Freitag, 5. Dezember 2003

10:00-10:30
Ralf Schnell (Siegen, Sprecher des Forschungskollegs „Medienumbrüche“)
Begrüßung
Peter Gendolla, Jörgen Schäfer (Siegen)
Einführung

Netzwerke

10:30-11:30
Manfred Faßler (Frankfurt/M.)
Netzstrukturen, Netzkulturen und verteilte Gesellschaftlichkeit

Abstract:
Seit einigen Jahren steht „das Netz“ in unübersehbarer Konkurrenz zu Gesellschaft, Institutionen, Territorien oder nationaler Kultur.

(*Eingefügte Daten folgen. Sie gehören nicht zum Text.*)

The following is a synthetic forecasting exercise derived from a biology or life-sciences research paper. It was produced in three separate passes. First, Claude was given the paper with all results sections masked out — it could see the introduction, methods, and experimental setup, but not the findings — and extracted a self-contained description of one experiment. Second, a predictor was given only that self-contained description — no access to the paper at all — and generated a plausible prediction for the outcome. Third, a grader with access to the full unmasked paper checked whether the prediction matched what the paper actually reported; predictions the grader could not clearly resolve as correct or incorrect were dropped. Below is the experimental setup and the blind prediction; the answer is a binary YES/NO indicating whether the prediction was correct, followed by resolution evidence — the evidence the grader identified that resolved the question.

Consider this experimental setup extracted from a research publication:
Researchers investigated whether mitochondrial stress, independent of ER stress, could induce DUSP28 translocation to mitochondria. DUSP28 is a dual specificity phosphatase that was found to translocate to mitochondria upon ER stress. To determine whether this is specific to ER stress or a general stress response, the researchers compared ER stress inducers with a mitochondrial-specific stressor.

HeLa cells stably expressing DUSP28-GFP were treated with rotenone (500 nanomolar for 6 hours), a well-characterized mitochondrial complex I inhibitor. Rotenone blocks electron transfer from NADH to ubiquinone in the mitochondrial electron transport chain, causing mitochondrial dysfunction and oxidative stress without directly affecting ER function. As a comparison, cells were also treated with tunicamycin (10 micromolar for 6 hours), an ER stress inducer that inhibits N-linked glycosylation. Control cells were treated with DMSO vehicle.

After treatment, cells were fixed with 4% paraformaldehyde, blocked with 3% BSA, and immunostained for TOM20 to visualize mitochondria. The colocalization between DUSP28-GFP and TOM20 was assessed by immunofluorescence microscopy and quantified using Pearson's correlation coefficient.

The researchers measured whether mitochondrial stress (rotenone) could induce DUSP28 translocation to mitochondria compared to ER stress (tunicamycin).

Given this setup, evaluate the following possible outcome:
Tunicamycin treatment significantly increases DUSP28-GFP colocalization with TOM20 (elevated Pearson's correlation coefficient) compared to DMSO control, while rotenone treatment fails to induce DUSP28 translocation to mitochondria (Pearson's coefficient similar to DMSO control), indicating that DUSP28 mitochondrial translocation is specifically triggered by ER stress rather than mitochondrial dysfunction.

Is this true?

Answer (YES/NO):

Das „Internet“, so neuartig es auch ist, greift freilich nicht nur auf das längst eingelebte Fern-Verbindungsmedium Telefon zurück, es rationalisiert auch gut bekannte Verbindungsmuster wie Netzwerke beruflicher, ökonomischer, nachbarschaftlicher Hilfe, Bindung und Abhängigkeit, der Familie und Mafia, der Frühstückskabinette und geheimen Absprachen, der Solidarität und ökologischen Beziehungen.
Die Unterschiede sind aber unübersehbar: Die neuen Netzkulturen sind nicht nur prinzipiell „global“, sie verteilen auch weltweit kontrollierte Informations- und Kommunikationsräume und lösen damit die alten Kulturen auf und ab.

11:30-12:30
Uwe Wirth (Frankfurt/M.)
Von der Liaison zum Link

Abstract:
Im „Discours Préliminaire“ der Encyclopédie entwirft D’Alembert das Konzept einer Wissensdarstellung, bei der die Verknüpfungen („liaisons“) zwischen den verschiedenen Wissenschaften durch „renvois“ angezeigt werden – durch Querverweise also, die jedoch nurmehr provisorischen Charakter haben, da es keine a priori gültige Systematik des Wissens mehr gibt. Immerhin erlaubt das Netz der Querverweise eine vorläufige Ordnung zu etablieren, die freilich im Rahmen künftiger Wissensprozesse veränderbar bleibt.
Das Vorbild heutiger Hypertext-Links ist eine Form assoziativer Indexikalität, die noch einen Schritt weiter geht: In seinem berühmten Aufsatz „As We May Think“ entwirft Vannevar Bush das Konzept der Memex-Archivmaschine, die verschiedene Informationseinheiten durch einen technischen „process of tying two items together“, in Analogie zum menschlichen Hirn, „by association of thoughts“, miteinander verbinden soll. Bei der Memex handelt es sich, so Bush, um eine „völlig neue Form von Enzyklopädie“, die die Funktion des Gedächtnisses durch ein „intricate web of trails“, ein Netz von Verweisen und Anmerkungen erweitert.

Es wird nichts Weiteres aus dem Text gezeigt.